Partie 2 :
Ethan en riait et appelait ça la petite paranoïa de mon père.
Ce soir-là, j’ai enfin compris.
Mon père m’avait laissé une porte.
Le lendemain matin, je suis allée voir une avocate nommée Gloria Mendez. Je lui ai montré les SMS d’Ethan.
Elle les lut attentivement, puis me regarda par-dessus ses lunettes.
« Tu veux qu’il parte », a-t-elle dit.
« Je veux qu’il le sente », ai-je répondu.
Elle hocha la tête.
« Alors on fait ça proprement. Formalités administratives. Respect des délais. Pas de problèmes de votre part. Il s’en créera bien assez lui-même. »
En quarante-huit heures, j’ai demandé le divorce. J’ai bloqué mon crédit. J’ai ouvert un nouveau compte bancaire. J’ai imprimé tous les SMS cruels, tous les e-mails méprisants, tous les messages qu’Ethan m’avait envoyés, pensant qu’ils n’auraient jamais d’importance.
Gloria a alors déposé une requête d’urgence pour obtenir l’usage exclusif temporaire de la propriété.
Les propres paroles d’Ethan sont devenues une preuve.
Mais j’avais encore un appel à passer.
Un déménageur nommé Roy est venu inspecter la propriété. Il a fait le tour de la maison, vérifié les fondations, pris des mesures, étudié la situation et a finalement conclu que les travaux étaient réalisables.
« Vous voulez que le terrain soit entièrement déblayé ? » demanda-t-il.
« Je veux que ça ait l’air de n’avoir jamais rien eu », ai-je dit.
Il m’a regardé longuement.
« Nous pouvons le faire. »
Pendant qu’Ethan épousait Sienna sur une plage, je faisais mes valises.
J’ai pris ce qui comptait.
La tasse à café peinte par ma fille.
Vieilles photos.
Des souvenirs qui étaient les miens.
J’ai laissé derrière moi les meubles choisis par Ethan, les œuvres d’art qu’il avait achetées pour impressionner ses clients et les objets coûteux qui n’ont jamais donné l’impression d’être chez moi.
Jeudi avant l’aube, Roy et son équipage sont arrivés.
Je les ai vus soulever la maison de ses fondations à l’aide de poutres d’acier et de conduites hydrauliques. La structure a gémi une fois, profondément, puis s’est élevée lentement du sol où elle reposait depuis trente et un ans.

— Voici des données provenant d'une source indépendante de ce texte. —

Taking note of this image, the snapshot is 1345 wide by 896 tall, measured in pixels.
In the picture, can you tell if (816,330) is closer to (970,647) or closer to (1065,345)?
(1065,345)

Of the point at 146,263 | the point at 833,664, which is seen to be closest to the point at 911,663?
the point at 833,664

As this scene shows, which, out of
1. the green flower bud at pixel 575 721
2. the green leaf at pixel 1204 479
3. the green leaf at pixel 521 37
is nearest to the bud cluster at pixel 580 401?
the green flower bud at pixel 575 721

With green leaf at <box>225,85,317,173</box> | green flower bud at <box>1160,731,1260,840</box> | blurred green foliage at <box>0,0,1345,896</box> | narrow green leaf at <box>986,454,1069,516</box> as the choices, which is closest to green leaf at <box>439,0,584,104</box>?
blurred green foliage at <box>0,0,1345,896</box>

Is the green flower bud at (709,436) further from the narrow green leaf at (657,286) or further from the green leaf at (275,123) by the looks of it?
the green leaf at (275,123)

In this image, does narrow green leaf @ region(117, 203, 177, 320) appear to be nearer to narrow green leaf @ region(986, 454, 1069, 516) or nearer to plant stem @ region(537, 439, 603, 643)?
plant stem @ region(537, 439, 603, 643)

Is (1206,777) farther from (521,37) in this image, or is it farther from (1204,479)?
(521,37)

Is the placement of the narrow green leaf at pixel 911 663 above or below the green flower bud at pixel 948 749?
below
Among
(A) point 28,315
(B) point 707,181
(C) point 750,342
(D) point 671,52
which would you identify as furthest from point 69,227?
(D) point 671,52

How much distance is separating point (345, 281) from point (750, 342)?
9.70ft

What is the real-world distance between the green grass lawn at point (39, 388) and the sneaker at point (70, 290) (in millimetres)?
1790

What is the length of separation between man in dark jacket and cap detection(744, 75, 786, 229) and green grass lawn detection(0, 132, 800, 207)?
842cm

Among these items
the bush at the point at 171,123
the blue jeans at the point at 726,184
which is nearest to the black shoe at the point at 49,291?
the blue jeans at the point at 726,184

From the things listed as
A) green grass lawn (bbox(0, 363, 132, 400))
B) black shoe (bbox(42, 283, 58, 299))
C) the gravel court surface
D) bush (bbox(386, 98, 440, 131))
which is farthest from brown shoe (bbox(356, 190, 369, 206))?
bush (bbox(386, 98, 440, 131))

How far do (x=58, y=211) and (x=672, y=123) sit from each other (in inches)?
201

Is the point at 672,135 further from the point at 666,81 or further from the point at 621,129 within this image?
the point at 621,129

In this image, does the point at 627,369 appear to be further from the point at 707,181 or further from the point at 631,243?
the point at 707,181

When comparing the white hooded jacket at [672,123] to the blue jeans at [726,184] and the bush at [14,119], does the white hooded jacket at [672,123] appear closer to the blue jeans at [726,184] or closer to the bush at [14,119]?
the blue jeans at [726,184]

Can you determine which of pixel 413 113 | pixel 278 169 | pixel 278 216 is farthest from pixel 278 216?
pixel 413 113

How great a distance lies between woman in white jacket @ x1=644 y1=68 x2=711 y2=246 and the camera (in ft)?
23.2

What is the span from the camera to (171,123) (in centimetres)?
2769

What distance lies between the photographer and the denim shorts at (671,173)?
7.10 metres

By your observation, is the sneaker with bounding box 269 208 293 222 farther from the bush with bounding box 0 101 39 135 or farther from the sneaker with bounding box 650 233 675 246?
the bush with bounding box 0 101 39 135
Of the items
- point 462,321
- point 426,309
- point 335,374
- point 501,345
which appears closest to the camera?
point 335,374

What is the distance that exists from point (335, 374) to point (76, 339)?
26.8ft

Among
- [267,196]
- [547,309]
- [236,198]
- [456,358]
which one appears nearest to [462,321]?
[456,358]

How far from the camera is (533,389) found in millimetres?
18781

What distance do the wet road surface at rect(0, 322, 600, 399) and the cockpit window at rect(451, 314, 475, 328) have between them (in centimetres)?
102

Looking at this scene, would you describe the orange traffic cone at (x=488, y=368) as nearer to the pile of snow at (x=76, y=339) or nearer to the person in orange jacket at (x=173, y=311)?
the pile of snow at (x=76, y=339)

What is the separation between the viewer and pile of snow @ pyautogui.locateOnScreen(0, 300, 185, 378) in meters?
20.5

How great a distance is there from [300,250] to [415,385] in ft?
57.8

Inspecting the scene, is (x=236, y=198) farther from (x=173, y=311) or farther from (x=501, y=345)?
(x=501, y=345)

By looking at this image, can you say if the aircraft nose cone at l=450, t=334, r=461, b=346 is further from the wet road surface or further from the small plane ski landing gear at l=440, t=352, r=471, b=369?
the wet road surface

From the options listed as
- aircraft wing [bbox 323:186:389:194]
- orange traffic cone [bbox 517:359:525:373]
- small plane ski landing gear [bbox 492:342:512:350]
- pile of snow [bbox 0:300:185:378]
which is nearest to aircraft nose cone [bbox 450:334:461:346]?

En fin d’après-midi, le parking était vide.
La Terre plate.
Ciel ouvert.
Seules les faibles contours de l’emplacement des fondations subsistent.
Je m’attendais à la victoire.
Ou le chagrin.
J’ai plutôt ressenti de l’espace.
Comme une pièce enfin vidée après avoir trop longtemps contenu un poids.
Ensuite, je suis allée en voiture chez mon amie Dana.
Elle m’a tendu du vin, son chien Biscuit a sauté sur mes genoux, et pour la première fois depuis des années, j’ai dormi sans attendre des pas ou une clé dans la serrure.
Ethan est rentré à la maison dimanche matin.
Je me suis garé à une cinquantaine de mètres de là, dans la voiture de Dana, et j’ai regardé.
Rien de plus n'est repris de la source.